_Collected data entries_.
— start —

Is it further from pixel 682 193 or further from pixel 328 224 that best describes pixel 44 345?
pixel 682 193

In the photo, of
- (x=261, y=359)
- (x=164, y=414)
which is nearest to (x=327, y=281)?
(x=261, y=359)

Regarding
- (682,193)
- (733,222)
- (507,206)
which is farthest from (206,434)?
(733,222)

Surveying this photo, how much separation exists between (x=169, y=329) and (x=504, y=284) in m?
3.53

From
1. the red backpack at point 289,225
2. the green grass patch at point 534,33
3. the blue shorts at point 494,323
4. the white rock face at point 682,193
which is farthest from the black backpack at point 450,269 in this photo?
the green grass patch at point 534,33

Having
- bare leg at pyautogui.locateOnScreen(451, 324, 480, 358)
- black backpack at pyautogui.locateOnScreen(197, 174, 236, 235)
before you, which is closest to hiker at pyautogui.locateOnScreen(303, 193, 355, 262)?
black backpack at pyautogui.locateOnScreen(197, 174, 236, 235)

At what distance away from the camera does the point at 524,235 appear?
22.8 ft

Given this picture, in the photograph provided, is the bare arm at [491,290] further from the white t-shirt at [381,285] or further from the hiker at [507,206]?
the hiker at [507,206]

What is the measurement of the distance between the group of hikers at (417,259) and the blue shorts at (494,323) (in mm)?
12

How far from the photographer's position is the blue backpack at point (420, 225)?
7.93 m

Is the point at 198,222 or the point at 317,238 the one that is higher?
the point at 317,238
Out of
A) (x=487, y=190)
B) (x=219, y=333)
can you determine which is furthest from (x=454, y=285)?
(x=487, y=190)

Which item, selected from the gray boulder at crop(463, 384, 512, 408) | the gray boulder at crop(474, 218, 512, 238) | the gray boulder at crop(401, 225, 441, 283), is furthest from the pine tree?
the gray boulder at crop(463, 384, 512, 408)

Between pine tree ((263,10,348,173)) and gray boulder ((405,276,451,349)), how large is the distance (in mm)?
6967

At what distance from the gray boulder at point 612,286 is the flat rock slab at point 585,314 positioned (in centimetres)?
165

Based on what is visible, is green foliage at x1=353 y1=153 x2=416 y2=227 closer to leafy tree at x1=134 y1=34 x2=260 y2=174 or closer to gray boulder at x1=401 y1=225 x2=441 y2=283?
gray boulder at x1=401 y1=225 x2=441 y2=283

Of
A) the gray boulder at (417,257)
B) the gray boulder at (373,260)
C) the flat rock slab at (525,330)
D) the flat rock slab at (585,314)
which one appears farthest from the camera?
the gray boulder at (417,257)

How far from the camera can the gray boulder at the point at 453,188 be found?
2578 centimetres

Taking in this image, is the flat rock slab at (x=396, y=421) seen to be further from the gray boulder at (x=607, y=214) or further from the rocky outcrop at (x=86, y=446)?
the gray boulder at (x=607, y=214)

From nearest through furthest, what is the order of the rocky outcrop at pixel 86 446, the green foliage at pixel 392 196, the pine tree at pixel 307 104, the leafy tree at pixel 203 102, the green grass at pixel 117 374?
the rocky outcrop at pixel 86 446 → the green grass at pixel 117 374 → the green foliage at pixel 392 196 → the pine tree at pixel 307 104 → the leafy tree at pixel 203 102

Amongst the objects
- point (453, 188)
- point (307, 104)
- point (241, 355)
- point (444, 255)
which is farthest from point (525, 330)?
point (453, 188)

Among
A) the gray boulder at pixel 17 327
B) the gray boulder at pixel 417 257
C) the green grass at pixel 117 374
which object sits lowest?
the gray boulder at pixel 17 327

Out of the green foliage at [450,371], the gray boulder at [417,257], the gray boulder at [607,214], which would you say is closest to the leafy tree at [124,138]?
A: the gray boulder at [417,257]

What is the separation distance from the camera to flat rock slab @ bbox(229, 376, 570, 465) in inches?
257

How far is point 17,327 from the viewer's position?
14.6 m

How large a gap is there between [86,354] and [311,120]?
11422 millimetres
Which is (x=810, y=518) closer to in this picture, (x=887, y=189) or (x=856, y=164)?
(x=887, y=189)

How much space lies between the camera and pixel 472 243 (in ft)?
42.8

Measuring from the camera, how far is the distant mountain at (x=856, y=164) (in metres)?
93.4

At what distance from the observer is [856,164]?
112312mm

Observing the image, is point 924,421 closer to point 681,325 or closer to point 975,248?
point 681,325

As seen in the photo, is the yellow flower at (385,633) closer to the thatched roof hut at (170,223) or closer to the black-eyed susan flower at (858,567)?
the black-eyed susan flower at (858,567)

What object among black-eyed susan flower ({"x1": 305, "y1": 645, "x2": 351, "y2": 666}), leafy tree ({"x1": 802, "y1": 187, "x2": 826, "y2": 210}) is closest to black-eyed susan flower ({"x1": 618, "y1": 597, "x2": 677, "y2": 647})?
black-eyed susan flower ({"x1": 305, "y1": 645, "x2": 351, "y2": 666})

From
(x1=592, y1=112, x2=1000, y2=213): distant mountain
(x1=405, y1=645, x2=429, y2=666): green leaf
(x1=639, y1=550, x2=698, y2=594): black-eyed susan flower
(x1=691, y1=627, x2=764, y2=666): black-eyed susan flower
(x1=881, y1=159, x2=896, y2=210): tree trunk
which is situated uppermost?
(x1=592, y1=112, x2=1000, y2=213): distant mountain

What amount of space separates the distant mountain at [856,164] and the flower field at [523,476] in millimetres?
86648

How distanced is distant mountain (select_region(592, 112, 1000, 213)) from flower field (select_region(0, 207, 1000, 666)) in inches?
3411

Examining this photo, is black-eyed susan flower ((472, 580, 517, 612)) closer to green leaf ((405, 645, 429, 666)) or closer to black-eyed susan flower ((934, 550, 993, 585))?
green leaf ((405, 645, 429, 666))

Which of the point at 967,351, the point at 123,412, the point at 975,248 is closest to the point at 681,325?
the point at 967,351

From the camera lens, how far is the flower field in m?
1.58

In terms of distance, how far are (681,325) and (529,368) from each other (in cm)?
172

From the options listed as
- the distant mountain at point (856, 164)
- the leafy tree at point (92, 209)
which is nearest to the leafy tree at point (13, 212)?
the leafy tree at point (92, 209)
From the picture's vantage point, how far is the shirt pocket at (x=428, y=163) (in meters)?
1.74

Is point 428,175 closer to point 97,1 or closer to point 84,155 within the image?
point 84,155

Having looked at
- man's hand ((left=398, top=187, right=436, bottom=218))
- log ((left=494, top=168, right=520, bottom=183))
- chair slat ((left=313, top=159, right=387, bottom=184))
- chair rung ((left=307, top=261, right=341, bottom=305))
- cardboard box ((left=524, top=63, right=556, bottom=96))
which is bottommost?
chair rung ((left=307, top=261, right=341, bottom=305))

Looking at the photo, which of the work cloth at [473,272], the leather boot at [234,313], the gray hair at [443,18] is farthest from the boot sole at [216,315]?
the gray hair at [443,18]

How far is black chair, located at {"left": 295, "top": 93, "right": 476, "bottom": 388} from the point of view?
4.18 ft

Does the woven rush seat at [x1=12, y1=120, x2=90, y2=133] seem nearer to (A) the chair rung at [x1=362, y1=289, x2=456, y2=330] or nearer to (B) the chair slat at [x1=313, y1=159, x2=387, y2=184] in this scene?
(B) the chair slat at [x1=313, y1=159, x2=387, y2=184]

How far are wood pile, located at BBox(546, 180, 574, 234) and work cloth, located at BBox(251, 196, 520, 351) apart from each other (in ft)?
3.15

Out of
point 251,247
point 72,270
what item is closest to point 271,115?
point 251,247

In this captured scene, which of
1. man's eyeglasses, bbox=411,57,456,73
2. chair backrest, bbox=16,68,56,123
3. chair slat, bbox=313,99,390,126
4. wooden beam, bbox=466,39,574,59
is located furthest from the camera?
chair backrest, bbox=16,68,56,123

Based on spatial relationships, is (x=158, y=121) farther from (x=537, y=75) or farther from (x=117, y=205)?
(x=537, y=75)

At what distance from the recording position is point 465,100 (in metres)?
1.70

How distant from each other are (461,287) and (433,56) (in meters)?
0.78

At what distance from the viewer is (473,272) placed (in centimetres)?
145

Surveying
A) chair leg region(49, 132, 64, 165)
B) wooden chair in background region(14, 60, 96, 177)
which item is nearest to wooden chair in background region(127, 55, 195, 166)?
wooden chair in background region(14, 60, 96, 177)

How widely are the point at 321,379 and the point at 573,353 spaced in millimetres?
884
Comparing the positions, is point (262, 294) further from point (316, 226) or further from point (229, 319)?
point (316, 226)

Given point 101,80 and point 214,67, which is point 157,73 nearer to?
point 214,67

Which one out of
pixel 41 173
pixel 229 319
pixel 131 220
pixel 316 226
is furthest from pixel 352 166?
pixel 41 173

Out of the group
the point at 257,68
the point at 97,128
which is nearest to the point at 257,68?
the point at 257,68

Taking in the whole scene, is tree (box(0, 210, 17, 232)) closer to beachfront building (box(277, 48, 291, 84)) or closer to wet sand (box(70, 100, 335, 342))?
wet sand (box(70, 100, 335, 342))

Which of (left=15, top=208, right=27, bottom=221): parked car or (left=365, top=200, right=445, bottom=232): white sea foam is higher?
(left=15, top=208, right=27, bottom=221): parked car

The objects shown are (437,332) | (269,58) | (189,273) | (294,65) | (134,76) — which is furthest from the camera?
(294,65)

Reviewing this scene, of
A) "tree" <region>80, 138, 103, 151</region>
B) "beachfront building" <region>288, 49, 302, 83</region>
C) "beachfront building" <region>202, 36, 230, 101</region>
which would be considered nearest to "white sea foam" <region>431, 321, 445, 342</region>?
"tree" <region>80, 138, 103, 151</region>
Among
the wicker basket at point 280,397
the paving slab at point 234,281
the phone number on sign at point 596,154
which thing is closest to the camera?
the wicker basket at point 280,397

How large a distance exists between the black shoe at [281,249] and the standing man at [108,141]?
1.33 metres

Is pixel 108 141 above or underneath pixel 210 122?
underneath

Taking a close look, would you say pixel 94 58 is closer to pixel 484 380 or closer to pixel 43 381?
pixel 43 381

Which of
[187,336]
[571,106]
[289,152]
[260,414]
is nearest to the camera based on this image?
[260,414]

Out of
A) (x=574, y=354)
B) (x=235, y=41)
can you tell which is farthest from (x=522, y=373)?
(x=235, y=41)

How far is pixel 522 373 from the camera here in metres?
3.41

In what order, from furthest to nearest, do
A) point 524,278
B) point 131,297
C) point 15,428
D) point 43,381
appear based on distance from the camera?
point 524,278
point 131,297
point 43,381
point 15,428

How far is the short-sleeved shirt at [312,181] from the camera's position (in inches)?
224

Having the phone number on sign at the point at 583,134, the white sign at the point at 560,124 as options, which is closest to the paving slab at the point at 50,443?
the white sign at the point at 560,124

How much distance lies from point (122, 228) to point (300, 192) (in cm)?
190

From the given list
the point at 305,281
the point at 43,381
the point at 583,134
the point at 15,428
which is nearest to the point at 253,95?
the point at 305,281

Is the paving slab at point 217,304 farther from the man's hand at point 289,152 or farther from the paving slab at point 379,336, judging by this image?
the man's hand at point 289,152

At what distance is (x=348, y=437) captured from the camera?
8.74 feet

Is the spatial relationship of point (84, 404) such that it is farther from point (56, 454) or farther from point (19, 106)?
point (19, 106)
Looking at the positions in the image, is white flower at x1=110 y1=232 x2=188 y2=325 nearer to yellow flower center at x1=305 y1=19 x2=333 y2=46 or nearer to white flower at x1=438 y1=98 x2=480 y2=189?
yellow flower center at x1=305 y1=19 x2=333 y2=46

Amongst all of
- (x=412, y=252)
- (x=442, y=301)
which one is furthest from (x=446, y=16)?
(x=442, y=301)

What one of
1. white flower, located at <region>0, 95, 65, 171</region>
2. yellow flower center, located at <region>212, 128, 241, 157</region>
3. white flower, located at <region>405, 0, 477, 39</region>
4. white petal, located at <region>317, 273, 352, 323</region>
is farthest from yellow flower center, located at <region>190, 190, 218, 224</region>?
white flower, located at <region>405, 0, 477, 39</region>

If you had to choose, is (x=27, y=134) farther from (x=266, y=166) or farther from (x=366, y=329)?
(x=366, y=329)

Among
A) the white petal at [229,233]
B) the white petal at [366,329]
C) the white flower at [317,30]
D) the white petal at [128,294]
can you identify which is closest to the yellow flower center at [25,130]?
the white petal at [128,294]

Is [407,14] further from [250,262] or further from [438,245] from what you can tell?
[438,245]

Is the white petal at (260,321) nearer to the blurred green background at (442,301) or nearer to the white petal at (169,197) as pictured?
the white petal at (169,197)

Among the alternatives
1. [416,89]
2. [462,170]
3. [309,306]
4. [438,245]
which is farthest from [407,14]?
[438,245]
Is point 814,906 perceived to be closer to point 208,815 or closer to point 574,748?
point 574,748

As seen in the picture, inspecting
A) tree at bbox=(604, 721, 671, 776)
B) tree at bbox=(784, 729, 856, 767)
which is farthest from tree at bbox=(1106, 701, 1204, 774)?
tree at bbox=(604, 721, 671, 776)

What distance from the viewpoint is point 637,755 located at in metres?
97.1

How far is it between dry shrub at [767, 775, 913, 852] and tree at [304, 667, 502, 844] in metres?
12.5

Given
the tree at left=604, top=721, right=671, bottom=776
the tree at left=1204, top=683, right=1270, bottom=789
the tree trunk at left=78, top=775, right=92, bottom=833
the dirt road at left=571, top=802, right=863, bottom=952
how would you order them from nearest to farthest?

— end —

_Task directions_. Revise the lines from the one containing "How far from the camera" through the one containing "2578 centimetres", putting "granite boulder" in place of "gray boulder" and leaving everything else as it is.

_Output for this exercise_.
How far from the camera can the granite boulder at the point at 453,188 be found?
2578 centimetres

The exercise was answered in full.